Problems to solve:
A - Could you rewrite the paragraph in the energy-efficiency passage that begins "Draughts can waste" as a short list that keeps its main facts?
B - Can you pick up the energy-efficiency passage after its final sentence and carry it further?

Passage:
Making your home more energy efficient has multiple benefits. It’s not just beneficial for saving you money on your energy bills (although this should be enough to convince you), it will also increase the comfort of your home, improve the resale value of it and massively reduce the carbon footprint it emits.
There’s just one problem: who do you turn to when it comes to finding out what part of your home is wasting the most energy? You could call in a professional to include an energy audit for you, which is fine, but did you know you could just as easily complete this process yourself and save a few of your hard-earned pounds?
Scrutinise your insulation
Did you know that over 60% of the heat generated in your home can be lost due to improper insulation? If possible, check out the condition of the insulation in your roof by going into the attic and see if you can find any wear/damage. At the time of your home being built, the builder will have followed the recommended levels of insulation at the time, which have steadily increased over the years – if your home is older, you’re much more likely to need more than you already have.
Go draught hunting
Draughts can waste up to 20% of your energy bills per year, so be sure to make a list of all the areas you can feel a leaking of air around your house. When you have this list, make sure you’re using the appropriate materials to seal these cracks, such as caulk or weather-stripping.
Take a look at your central heating
Sometimes the machinery that operates the central heating in your home is massively outdated. If this is the case, you may want to think about updating to a newer model. A grundfos pump is a quality pump and a stellar choice for any setting (whether it be domestic, commercial or industrial), and are proven to save you much more money than you invest after a few years of purchasing.
A recent project undertaken Grundfos saved a hospital Brussels an estimated 65,000 euros a year in wasted energy by replacing over 200 of their old pumps with new ones.

Dataset content:

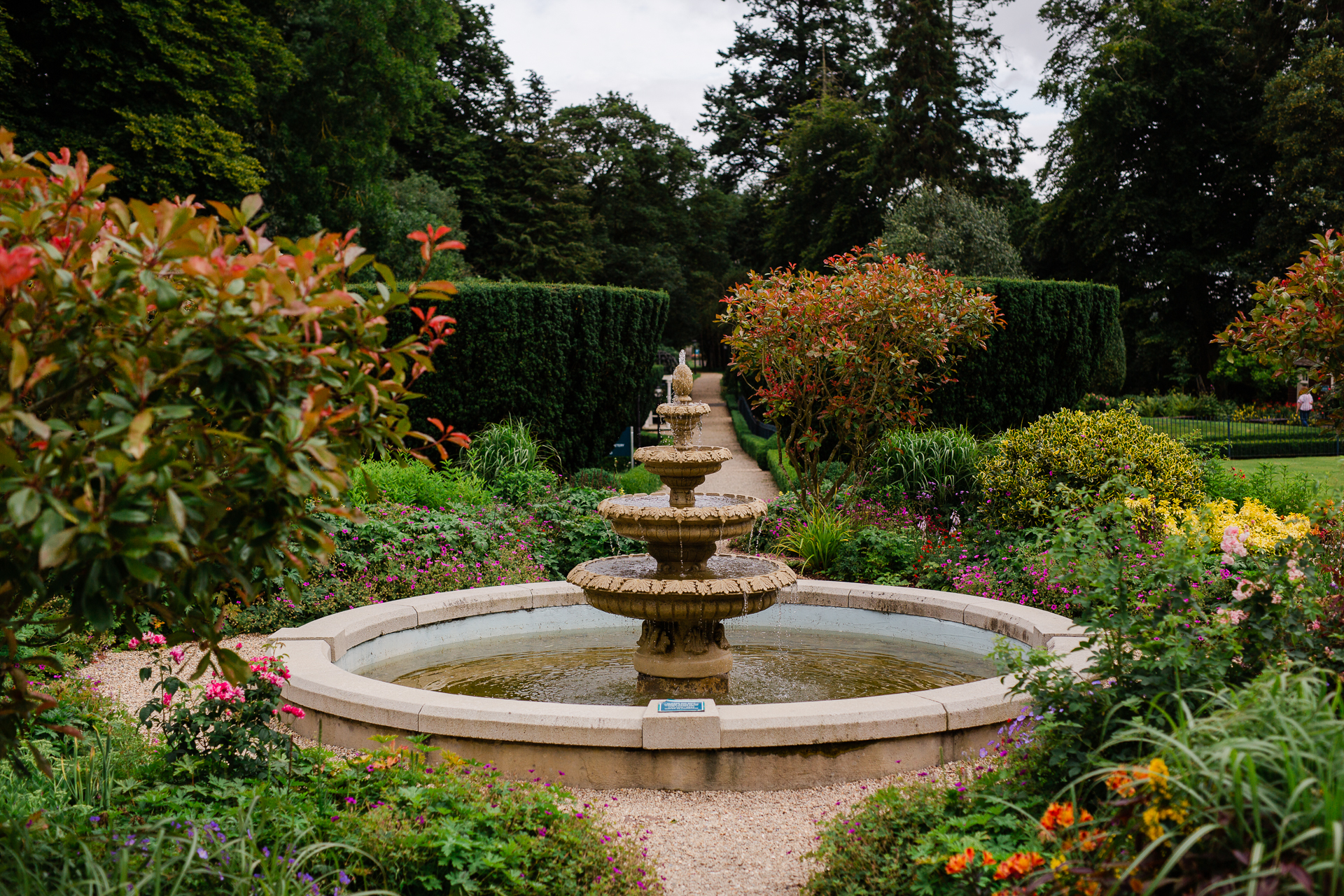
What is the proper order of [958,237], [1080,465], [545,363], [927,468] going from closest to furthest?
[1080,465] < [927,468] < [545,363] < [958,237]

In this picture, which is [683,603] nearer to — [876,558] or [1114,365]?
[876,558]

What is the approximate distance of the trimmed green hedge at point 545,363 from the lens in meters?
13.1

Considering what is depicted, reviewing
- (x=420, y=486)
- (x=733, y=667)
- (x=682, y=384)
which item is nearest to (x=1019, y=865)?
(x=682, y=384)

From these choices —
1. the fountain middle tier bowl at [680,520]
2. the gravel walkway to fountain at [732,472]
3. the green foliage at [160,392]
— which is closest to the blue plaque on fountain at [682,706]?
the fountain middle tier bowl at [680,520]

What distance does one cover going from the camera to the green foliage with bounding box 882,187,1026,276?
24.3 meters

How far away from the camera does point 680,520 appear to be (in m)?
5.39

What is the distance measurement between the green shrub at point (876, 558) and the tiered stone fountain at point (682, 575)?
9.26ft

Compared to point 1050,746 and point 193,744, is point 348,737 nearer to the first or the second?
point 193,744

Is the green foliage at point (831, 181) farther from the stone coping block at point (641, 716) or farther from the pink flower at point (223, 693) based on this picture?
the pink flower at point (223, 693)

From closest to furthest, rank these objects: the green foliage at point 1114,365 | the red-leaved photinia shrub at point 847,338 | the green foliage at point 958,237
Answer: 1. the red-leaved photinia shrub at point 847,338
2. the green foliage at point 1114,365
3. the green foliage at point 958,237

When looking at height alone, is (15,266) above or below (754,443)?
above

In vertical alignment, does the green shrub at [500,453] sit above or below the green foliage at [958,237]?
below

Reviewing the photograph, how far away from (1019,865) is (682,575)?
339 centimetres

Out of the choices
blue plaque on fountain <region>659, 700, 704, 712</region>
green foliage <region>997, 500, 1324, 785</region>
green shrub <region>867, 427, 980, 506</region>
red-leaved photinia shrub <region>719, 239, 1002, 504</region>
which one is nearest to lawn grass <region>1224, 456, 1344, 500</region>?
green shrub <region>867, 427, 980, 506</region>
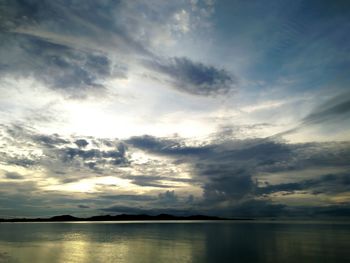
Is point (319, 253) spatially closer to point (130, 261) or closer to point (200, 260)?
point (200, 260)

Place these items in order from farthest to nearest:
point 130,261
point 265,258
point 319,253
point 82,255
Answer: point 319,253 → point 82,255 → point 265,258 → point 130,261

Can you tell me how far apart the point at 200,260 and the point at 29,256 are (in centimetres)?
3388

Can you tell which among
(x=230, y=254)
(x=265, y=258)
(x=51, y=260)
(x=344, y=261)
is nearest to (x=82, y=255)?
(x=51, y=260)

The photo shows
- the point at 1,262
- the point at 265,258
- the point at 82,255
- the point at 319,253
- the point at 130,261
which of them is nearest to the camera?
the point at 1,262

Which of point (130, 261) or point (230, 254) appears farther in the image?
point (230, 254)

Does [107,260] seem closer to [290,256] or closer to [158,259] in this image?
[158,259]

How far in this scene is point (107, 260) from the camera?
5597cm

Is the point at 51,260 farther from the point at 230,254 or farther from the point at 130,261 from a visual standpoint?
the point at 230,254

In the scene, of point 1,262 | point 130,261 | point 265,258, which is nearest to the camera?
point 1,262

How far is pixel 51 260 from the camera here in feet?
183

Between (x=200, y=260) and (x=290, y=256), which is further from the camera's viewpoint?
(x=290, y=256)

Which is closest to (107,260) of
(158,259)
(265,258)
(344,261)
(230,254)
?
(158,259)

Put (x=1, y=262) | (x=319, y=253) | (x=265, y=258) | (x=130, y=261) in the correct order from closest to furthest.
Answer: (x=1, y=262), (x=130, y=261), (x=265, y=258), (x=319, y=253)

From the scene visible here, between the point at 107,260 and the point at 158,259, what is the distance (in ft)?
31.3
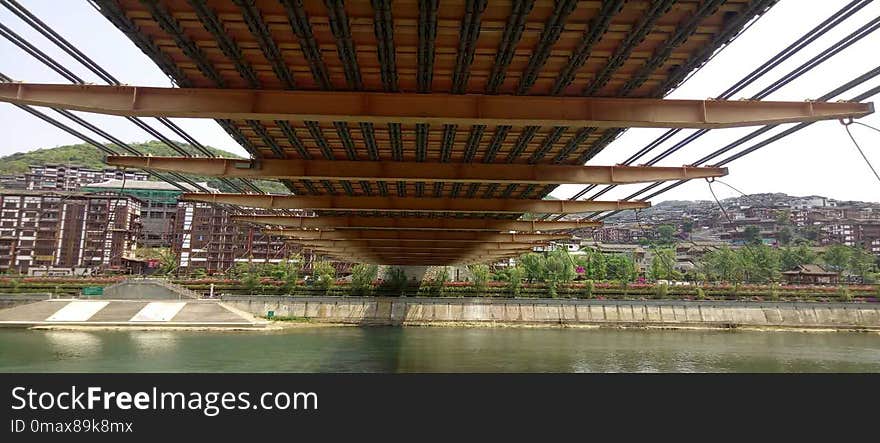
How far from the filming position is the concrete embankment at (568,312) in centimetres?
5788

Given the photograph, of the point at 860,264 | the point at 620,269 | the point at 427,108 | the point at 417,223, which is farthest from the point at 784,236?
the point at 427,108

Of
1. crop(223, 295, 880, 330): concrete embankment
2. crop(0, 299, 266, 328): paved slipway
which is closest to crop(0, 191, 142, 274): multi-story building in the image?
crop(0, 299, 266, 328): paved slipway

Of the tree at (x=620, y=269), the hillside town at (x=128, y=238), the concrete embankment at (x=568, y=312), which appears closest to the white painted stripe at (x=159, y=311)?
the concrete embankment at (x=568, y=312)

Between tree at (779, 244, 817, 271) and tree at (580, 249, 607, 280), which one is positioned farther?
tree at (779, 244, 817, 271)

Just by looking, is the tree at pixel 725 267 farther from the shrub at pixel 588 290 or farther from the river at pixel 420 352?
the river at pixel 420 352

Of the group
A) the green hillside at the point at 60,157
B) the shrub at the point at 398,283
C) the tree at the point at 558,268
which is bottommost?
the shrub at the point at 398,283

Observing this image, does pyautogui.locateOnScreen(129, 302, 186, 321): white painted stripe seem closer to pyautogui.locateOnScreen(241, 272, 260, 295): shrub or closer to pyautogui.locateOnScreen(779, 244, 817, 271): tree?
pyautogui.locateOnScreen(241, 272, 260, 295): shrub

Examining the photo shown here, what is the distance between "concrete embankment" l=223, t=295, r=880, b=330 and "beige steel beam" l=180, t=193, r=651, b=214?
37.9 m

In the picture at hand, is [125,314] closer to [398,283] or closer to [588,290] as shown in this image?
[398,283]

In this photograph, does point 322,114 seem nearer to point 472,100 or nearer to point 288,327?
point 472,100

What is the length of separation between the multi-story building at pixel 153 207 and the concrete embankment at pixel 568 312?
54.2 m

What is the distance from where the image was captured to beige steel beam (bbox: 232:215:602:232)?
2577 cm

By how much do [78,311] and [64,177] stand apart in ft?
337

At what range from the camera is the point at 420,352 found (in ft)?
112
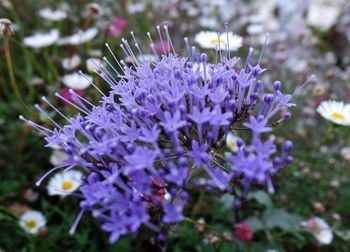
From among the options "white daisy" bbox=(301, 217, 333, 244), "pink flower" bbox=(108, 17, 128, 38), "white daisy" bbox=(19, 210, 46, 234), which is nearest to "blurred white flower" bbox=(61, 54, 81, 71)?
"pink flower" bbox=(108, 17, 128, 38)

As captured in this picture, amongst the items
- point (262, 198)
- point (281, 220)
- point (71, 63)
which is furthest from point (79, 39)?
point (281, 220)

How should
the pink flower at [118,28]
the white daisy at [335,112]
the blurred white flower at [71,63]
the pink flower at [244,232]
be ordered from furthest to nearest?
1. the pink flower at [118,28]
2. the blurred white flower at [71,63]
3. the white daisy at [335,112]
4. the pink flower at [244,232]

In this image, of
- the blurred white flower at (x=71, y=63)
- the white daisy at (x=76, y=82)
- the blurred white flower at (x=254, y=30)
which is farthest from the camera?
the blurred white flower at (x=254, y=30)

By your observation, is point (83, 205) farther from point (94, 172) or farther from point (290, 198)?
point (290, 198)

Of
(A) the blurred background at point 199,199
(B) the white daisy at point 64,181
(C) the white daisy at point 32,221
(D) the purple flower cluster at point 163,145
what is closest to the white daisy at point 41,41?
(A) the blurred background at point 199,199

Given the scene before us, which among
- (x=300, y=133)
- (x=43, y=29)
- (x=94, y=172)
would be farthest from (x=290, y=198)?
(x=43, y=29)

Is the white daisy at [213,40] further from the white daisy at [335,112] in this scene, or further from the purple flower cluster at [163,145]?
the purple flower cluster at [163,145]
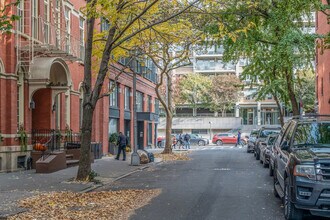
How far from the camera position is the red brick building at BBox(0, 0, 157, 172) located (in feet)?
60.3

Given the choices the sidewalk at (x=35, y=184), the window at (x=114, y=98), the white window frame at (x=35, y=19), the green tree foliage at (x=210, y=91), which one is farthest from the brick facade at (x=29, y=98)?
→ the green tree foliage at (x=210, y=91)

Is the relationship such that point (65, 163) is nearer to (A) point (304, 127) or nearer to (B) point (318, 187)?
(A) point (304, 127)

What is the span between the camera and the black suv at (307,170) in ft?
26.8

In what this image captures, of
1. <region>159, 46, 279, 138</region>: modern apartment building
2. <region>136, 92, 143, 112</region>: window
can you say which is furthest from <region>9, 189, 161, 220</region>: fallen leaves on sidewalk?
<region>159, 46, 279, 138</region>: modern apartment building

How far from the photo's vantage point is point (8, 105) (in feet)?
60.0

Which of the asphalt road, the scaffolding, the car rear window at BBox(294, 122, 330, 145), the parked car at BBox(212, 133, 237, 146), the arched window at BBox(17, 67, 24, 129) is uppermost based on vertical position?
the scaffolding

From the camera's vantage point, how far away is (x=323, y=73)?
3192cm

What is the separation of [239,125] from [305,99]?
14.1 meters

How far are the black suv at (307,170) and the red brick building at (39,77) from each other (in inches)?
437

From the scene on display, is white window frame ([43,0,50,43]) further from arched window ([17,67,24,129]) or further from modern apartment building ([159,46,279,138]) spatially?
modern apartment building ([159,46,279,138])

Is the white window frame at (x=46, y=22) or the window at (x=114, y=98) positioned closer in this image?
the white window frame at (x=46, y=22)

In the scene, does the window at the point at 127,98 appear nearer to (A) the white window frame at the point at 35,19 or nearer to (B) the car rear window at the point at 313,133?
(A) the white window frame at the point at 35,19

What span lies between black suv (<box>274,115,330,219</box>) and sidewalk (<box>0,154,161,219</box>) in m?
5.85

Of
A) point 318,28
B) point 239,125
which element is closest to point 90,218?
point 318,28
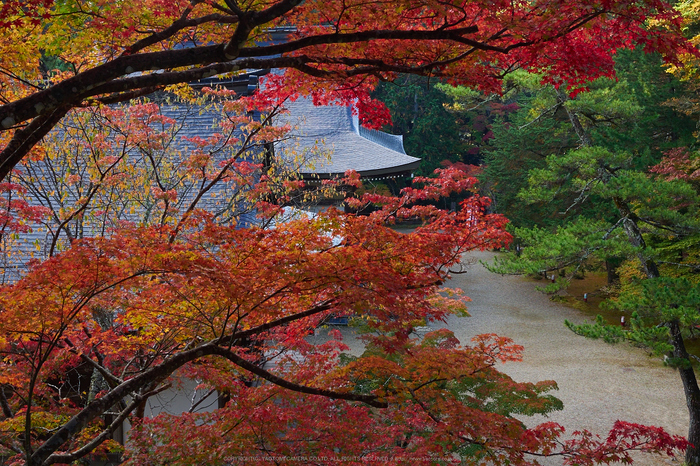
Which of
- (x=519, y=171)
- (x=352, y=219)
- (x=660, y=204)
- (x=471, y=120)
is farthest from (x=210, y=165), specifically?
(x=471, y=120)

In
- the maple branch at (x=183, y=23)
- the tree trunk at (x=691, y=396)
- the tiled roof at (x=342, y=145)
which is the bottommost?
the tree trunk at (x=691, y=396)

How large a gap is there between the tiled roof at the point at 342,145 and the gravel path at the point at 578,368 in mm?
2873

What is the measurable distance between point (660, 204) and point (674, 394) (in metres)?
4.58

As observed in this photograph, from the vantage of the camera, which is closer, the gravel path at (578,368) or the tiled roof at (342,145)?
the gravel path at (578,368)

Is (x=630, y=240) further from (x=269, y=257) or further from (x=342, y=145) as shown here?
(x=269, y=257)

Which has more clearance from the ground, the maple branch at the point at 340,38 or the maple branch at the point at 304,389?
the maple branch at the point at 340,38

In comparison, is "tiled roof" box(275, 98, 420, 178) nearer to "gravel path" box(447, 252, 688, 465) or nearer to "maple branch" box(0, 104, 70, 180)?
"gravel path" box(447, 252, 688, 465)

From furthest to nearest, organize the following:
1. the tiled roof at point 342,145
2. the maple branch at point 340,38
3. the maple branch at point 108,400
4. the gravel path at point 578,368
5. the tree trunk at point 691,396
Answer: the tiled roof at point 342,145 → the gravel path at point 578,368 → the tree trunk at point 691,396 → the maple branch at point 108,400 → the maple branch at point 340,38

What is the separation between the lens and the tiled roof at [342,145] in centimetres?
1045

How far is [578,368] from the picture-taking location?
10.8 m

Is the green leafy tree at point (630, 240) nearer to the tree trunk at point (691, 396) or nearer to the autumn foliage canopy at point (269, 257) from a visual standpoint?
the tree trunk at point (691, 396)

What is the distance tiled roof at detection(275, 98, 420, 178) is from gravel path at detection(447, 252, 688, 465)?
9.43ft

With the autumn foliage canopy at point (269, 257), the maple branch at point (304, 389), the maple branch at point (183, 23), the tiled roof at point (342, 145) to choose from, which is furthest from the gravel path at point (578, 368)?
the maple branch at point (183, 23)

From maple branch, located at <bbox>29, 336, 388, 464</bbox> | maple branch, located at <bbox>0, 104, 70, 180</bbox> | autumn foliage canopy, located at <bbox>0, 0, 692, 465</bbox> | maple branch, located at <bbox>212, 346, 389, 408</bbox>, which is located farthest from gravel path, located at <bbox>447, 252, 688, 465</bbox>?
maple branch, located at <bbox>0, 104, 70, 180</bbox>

Responses:
A -
- Drafts can waste up to 20% of your energy bills each year.
- Make a list of every spot in the house where you can feel air leaking.
- Seal those cracks with suitable materials, such as caulk or weather-stripping.

B -
Often it’s your own habits that cost you the most money. Just think to yourself: am I doing enough to save energy around my home? It might be things you won’t even pay a second though to, such as, leaving the light on in the hall when you’re not using that room or leaving an appliance plugged in and switched when you’ll rarely use it. Here are some more helpful tips for adjusting your own behavior around the house.
Inspect those lights
Lighting in your home is barely given a second thought, however, it’s actually responsible for 10% of your energy bills. While we have discussed turning them off when not in use, you can also add further efficiency to them by swapping the bulbs for something more economic. LED (Light Emitting Diode) or CFL (Compact Fluorescent Lamp) bulbs are proven to reduce the energy needed to light your rooms and will save you a ton of money in the process for a fraction of the price.
Think about renewable energy
With so much of a push towards renewable energy today, you may want to be ahead of the curb before it becomes mandatory, and we suspect it probably will soon. Renewable energy technology such as solar panels, which enable you to generate your own energy and save you a substantial sum on your energy bills.